→ **Aufgabe**
Beantworten Sie anhand der Stellungnahme die folgenden drei Fragen:
(a) Bei welchem Ministerium konnte der RAV eine Stellungnahme einreichen?
(b) Wer hat die Stellungnahme verfasst?
(c) Auf welcher Seite des Entwurfes wird der Generalverdacht gegen Eltern von Kindern „ausländischer Herkunft“ geäußert?

==== Ausgangstext

2.5.2022; RAV-Stellungnahme

Dem RAV wurde Gelegenheit eingeräumt, zum Entwurf eines Dritten Gesetzes zur Änderung personenstandsrechtlicher Vorschriften (3.  PStRÄndG) beim Bundesministerium des Innern und für Heimat schriftlich eine Stellungnahme einzureichen.

Der Gesetzesentwurf findet sich hier: https://www.bmi.bund.de/SharedDocs/gesetzgebungsverfahren/DE/Downloads/referentenentwuerfe/3-PStRaendG.html

Folgende Stellungnahme, verfasst von RA und Notar Dirk Siegfried aus Berlin, ist vom RAV beim BMI eingereicht worden:

  1. § 9 Abs. 1 PStG-E

Es ist bereits unklar, ob diese Regelung nur für die Erklärungen gelten soll, die beim Standesamt beurkundet oder beglaubigt werden, oder auch für die Einreichung von Erklärungen, die bereits bei einer anderen zuständigen Stelle beurkundet oder beglaubigt wurden. (Die Begründung scheint eher für die zweite Auffassung zu sprechen.) Jedenfalls aber ist sie überflüssig: Bei den Beurkundungen und Beglaubigungen, die beim Standesamt selbst erfolgen, ergibt sich die Notwendigkeit der persönlichen Vorsprache aus allgemeinem Beurkundungsrecht. Bei Beurkundungen und Beglaubigungen, die bereits bei einer anderen Stelle erfolgt sind, gibt es keinen rechtfertigenden Grund für die Einführung einer verpflichtenden Vorsprache zur Einreichung dieser Erklärungen. Eine solche Pflicht belastet die Anzeigenden und die Standesämter zusätzlich statt sie – dem Gesetzeszweck entsprechend – zu entlasten. Der auf Seite 70 des Entwurfes geäußerte Generalverdacht gegen Eltern von Kindern „ausländischer Herkunft“ entbehrt jeglicher empirischen Grundlage und ist zurückzuweisen. Es ist auch nicht erkennbar, inwiefern die Einführung einer verpflichtenden Vorsprache zur Einreichung bereits beurkundeter oder beglaubigter Erklärungen einer etwaigen Erhöhung der „Zahl missbräuchlicher Erklärungen“ entgegenwirken sollte.

========
==== Daten

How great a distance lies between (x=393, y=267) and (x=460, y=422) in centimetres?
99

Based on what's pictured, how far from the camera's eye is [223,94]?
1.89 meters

========

→ **Lösung**
(a) Der RAV konnte die Stellungnahme beim Bundesministerium des Innern und für Heimat einreichen.
(b) Verfasst hat sie RA und Notar Dirk Siegfried aus Berlin.
(c) Der Generalverdacht wird auf Seite 70 des Entwurfes geäußert.